= Graduate recruitment =

Process of employers hiring college grads

Graduate recruitment, campus recruitment or campus placement refers to the process whereby employers undertake an organised program of attracting and hiring students who are about to graduate from schools, colleges, and universities.

Graduate recruitment programs are widespread in most of the developed world. Employers commonly attend campuses to promote employment vacancies and career opportunities to students who are considering their options following graduation. In the United Kingdom, the process of employers visiting a series of universities to promote themselves is called the milk round. The COVID-19 pandemic brought about a significant switch in how employers engage with students on campus with many moving to virtual events to engage with university students. For many employers, not being able to hand out their brochures and other print literature brought about a wider reconsideration of their impact on the environment, with the establishment of the Sustainable Recruitment Alliance. For many employers, the switch to virtual campus engagement was not only more efficient from a time and resource perspective, but it was better for the environment. As such, many employers may look to continue with virtual engagement instead of campus visits.

Selection methods used by employers include interviews, aptitude tests, role plays, written assessments, group discussions and presentations.

Many schools, colleges and universities provide their students with independent advice via a careers advisory service which is staffed by professional careers advisors. The careers advisory service often organizes a careers fair or job fair where a large number of employers visit the campus at once giving students the opportunity to meet a range of potential employers.

Employers involved in graduate programs often form themselves into professional bodies or associations to share best practice or to collaborate in setting a recruitment code of practice. Larger companies with high levels of graduate employment opportunities often install online recruitment devices to deal with the high number of applications. These can be made up of several question based screening stages in which the candidate has to pass before reaching an interview.

Careers advisors also form themselves into professional bodies or associations to ensure that current best practice is shared across members and passes onto students.

Examples of professional associations in the graduate recruitment sector include:
- National Association of Colleges and Employers (NACE) in the United States
- Canadian Association of Careers Educators and Employers (CACEE) in Canada
- Institute of Student Employers (ISE) and the Association of Graduate Careers Advisory Services (AGCAS) in the United Kingdom
- Australian Association of Graduate Employers (AAGE) in Australia
- New Zealand Association of Graduate Employers (NZAGE) in New Zealand
- South African Graduate Employers Association (SAGEA) in South Africa

Many of the national professional associations are members of the International Network of Graduate Recruitment and Development Associations (INGRADA).

■ WHAT TO WORK ON: Duplicate the passage from the text on graduate recruitment, starting with "Employers involved in" and going on through "passes onto students.".

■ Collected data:
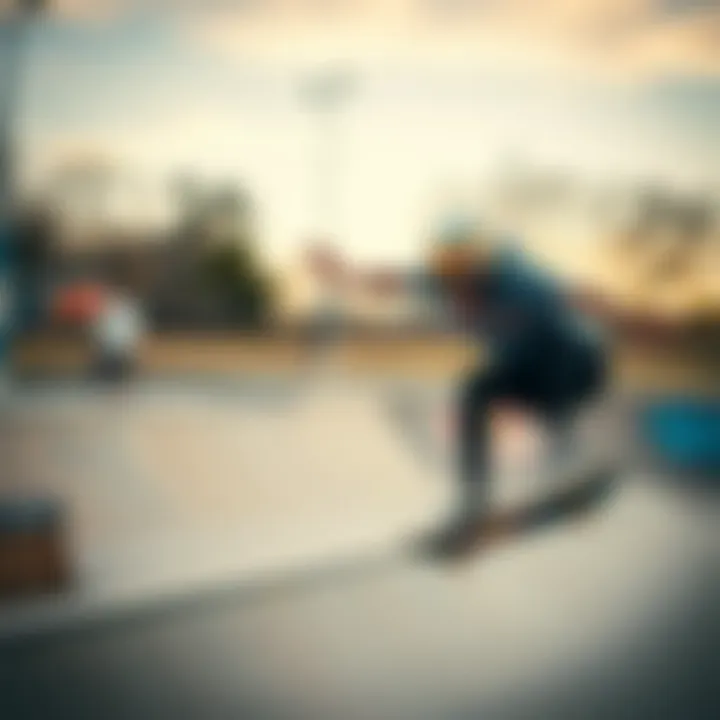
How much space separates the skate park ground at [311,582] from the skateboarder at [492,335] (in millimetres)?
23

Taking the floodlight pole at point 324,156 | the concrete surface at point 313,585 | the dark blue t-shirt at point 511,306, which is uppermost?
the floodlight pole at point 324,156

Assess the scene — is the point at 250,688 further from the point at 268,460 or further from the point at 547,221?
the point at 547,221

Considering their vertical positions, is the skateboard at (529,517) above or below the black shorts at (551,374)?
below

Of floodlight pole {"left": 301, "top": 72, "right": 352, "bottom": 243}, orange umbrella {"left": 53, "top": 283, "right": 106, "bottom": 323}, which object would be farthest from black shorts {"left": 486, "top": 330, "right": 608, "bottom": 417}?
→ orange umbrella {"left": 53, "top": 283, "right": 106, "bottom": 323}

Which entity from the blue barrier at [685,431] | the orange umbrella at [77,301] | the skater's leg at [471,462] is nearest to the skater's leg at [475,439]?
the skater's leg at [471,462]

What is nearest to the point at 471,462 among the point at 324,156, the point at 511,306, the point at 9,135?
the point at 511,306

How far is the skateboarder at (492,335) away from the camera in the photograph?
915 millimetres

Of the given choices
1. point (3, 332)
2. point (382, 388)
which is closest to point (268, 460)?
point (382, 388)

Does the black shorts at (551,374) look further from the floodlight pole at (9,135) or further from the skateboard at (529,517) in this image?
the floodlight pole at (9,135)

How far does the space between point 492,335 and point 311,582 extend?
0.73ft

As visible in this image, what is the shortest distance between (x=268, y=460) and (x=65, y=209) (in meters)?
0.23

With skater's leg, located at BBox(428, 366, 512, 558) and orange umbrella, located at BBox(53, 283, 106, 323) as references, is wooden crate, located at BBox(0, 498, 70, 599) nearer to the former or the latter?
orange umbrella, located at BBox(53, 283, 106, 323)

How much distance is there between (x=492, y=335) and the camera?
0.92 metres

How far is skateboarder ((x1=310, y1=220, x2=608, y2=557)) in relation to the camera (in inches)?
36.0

■ SOLUTION TO THIS TASK:
Employers involved in graduate programs often form themselves into professional bodies or associations to share best practice or to collaborate in setting a recruitment code of practice. Larger companies with high levels of graduate employment opportunities often install online recruitment devices to deal with the high number of applications. These can be made up of several question based screening stages in which the candidate has to pass before reaching an interview.

Careers advisors also form themselves into professional bodies or associations to ensure that current best practice is shared across members and passes onto students.